Over the course of two hours, Thomas offered them information on how to find wolves in the wild and then entice them in closer with a variety of calls.

To successfully hunt wolves, you have to find them first.

The best way to accomplish that is by howling, Thomas said, as he put the reed-end of a call shaped from a cow’s horn to his lips. With one finger in his ear, the gray-bearded ex-government trapper filled the building with the eerie sounds of a howling wolf.

“Howling is their main call,” he said while reaching for a second call made from the long-necked horn of an antique automobile. “These are kind of hard to come by any more.”

The room filled again with another long-winded call.

“People don’t realize that wolves will travel miles just to check out a howl,” he said. “They are very territorial. They don’t like other canines in their territory.”

But just like a bull elk that’s bombarded in the fall by bugling hunters, wolves learn quickly that it’s not only their brethren that can produce such a sound.

“In some places, the wolf packs have been studied by so many different people that they have become leery,” he said. “There are some little tricks that can make a difference in cases like those.”

Montana hunters learned last year that wolves aren’t easy prey.

The state set a quota of 220 animals for the season. Hunters killed 166, or about 75 percent of the quota.

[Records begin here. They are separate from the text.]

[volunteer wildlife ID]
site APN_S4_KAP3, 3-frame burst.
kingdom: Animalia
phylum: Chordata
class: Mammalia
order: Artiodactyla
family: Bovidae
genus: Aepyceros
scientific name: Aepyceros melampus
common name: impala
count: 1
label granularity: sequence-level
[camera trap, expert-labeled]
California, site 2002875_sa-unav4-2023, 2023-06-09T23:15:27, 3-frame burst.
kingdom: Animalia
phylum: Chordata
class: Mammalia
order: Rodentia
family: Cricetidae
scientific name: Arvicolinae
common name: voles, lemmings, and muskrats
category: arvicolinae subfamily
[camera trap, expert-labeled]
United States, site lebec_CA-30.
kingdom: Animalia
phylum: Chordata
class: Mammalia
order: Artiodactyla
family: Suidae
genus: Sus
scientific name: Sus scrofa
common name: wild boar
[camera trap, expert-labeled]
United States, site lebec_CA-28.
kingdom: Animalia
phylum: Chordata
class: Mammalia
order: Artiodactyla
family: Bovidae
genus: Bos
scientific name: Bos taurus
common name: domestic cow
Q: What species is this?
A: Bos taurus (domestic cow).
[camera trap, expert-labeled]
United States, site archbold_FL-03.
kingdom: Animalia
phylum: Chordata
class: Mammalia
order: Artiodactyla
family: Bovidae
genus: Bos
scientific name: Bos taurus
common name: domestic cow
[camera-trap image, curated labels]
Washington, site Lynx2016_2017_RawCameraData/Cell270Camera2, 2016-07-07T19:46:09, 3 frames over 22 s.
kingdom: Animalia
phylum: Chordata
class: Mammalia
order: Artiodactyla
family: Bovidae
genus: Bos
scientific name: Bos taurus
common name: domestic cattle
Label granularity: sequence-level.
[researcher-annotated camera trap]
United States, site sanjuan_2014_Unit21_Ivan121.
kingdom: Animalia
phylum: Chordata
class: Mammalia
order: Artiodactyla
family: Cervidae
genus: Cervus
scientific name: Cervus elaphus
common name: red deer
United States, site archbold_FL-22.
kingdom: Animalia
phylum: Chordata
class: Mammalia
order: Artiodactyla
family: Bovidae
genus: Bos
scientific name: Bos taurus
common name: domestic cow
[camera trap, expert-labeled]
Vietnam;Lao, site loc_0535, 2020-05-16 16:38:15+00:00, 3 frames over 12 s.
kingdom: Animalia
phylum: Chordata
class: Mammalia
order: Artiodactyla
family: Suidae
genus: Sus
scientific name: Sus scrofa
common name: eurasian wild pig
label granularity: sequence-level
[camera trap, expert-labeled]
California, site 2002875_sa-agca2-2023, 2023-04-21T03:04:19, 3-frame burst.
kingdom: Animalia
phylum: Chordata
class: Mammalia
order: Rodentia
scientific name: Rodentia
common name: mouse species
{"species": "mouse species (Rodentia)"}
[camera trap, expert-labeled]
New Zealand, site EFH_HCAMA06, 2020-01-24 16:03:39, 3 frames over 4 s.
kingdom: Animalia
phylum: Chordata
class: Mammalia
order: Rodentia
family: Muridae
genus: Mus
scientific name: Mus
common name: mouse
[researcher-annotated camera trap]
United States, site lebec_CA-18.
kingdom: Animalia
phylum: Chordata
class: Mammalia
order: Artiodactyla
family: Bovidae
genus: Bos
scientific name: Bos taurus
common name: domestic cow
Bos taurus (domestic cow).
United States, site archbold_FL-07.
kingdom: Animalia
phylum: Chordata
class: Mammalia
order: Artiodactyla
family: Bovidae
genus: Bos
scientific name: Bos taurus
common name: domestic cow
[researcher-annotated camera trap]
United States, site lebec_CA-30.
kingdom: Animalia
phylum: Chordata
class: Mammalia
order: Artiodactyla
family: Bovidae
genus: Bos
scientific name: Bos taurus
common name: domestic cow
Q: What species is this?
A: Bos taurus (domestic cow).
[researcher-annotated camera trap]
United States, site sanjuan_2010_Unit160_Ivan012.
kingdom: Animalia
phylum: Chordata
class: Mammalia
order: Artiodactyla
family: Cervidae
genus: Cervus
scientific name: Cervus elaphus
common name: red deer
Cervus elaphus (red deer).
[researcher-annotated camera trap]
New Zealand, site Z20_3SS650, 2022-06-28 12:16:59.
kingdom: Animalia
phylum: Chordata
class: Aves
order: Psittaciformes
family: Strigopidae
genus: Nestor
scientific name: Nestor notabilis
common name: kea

Montana Fish, Wildlife and Parks would like to see the state’s gray wolf population managed at around the 450-animal mark. The estimate in January put the number closer to 650 and that doesn’t take into account the pups that were born this year.

This year, the FWP Commission lifted the quotas and expanded the length of the season. In addition, wolf trapping will be allowed.

FWP officials will also ask the Montana Legislature to approve the use of electronic calls.

Thomas isn’t surprised that hunters struggled to meet last year’s quota.

He’s been tracking, trapping and shooting wild canines since 1975, when he spent his first winter out of high school in a wall tent in the wilds of Colorado.

“The next year, we upgraded to a sheep wagon,” he said.

Local ranchers helped him get his first job as government trapper after they saw his natural ability to outsmart the coyotes that were considered a nuisance back then.

Over the next 30-plus years, he put those skills to work in the Rocky Mountain West and Alaska.

When wolves made their entrance into the vast wildernesses of Idaho, Nez Perce tribal officials turned to Thomas to verify wolf livestock kills and locate new packs.

He caught and collared a male from an unknown pack that he was allowed to name.

“I called it the Chesimia Pack,” Thomas aid. “It’s an Indian name that means Little Brother. A lot of people called me that back then.”

Thomas remembers that first wolf he captured and collared.

“I was sitting there for quite a while as I waited for it to wake up from the tranquilizer,” he said. “I was drinking water from bottle and gave it a sip as it started to come awake. It’s not everyone who has traded drinks with a wolf.”

Last year, Thomas watched the documentary about Buck Brannaman’s life as a famed horse whisperer.

“It started me to thinking about what I had to offer,” Thomas said. “He shared his knowledge about horses with people. I thought I could do the same thing with what I’ve learned about hunting wolves.”

Thomas now lives in Lewistown. Over the past few months, he’s taken his coyote- and wolf-calling seminar to communities all around Montana.

“People have been pretty receptive about what I have to say,” he said.

He teaches them how to set up two-person ambushes and how to choose the best sites for making a stand.

“Location is the No. 1 thing for both wolves and coyotes,” he said. “The wind has to be just right. You need to be able to spot them before they see you.”

There are different calls to use to bring the wolves in close too.

Thomas recommends a call sequence that begins with two or three long howls, then two short bursts followed by another long burst. In between each call, he tells his students to wait between five and 10 minutes.

If that brings them in close, he said, a series of yips and barks should be enough to lure them inside rifle range.

All of it takes practice and above all, patience.

“You don’t want to move at all when they are coming in,” Thomas said. “They are smart and keenly aware of their surroundings.”